What I Really Wish For Christmas
I wish for a box full of love, respect, and acceptance.
But what I’m handed is a box of food.
I wish to see my name on the students’ list, but what I still get is labor on the fields.
I wish I could sleep in a warm room,
But I still sleep at that camp.
I wish I could return home or pass on the border to a place I could call home.
But I’m here, still sitting on street edges from week to week.
I wish that people would stop their glare and know the truth about me.
The truth is:
I’m not a refugee. I’m neither abandoned nor displaced.
Yes, I may be that little boy you see playing with mud and stones in a camp.
Yes, I may be that depressed mother, oppressed by the guilt of not being able to fend for her children.
Yes, I may be that man, crippled by a reckless shot.
And yes, I may be that girl with messy hair, dressed in rags and covered in dust.
I AM all these and MORE.
I am looked upon, with disgust and distrust.
I am forced to become a stranger in a land, living on empty promises of refuge.

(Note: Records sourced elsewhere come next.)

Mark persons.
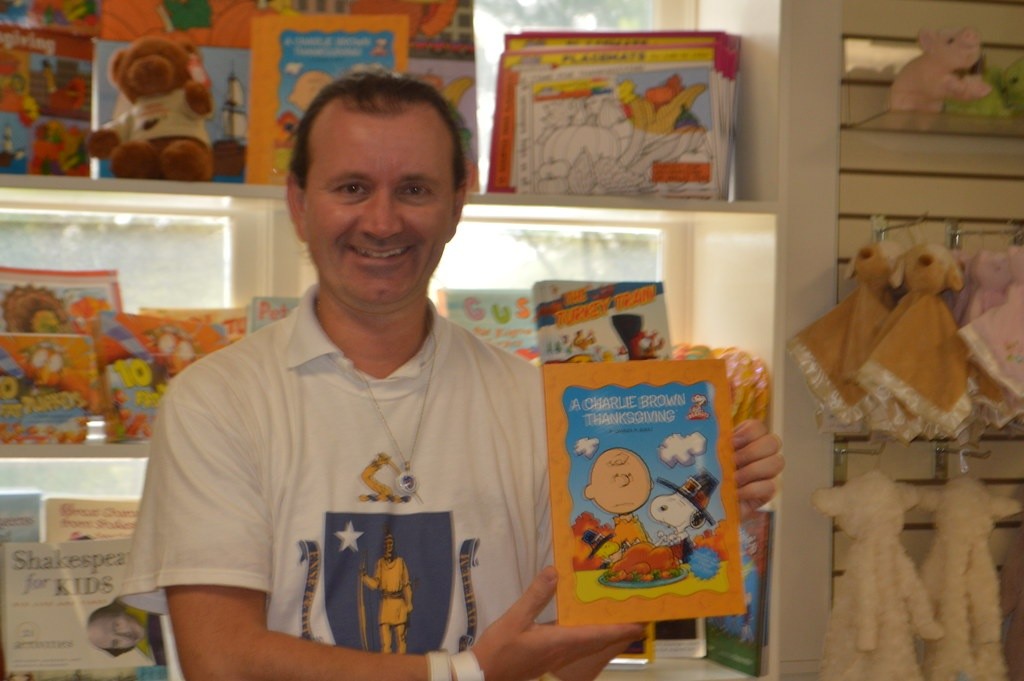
[120,70,786,680]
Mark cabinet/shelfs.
[2,0,1024,681]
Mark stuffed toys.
[915,474,1023,681]
[813,470,944,681]
[884,19,989,123]
[996,52,1023,112]
[939,57,1014,131]
[82,29,221,180]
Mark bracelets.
[423,635,455,680]
[453,650,487,680]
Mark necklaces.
[316,281,448,498]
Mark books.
[250,292,307,333]
[2,265,126,340]
[258,1,481,201]
[38,496,152,542]
[484,17,754,205]
[98,306,226,442]
[536,279,674,363]
[537,352,748,625]
[2,1,97,40]
[0,331,98,450]
[0,483,44,541]
[1,15,89,179]
[88,1,257,182]
[246,11,412,188]
[438,284,540,364]
[2,544,171,680]
[138,305,250,349]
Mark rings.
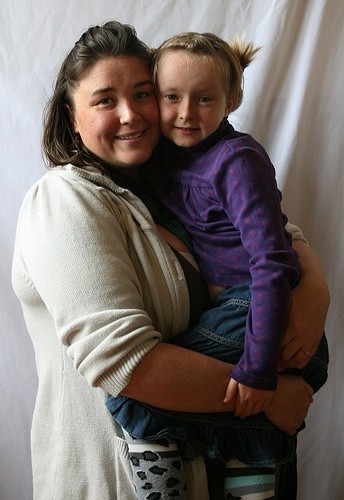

Like I never had a home once.
Like I never ate, comforted by the love of my family.
Like I never shared my bread with strangers, sheltering the lonely on our street.
Now, to the world, we are lost. We are humiliated and framed as ‘the wretched wanderers.’
But my soul will not be tainted or broken
Because I am the one who faced death and still lived.
And I wish that you would understand it.
Give me peace for Christmas and hope for all those who had lost it.
By: 17-year-old Angela Gadalrab, lived and grew up in Damascus, Syria.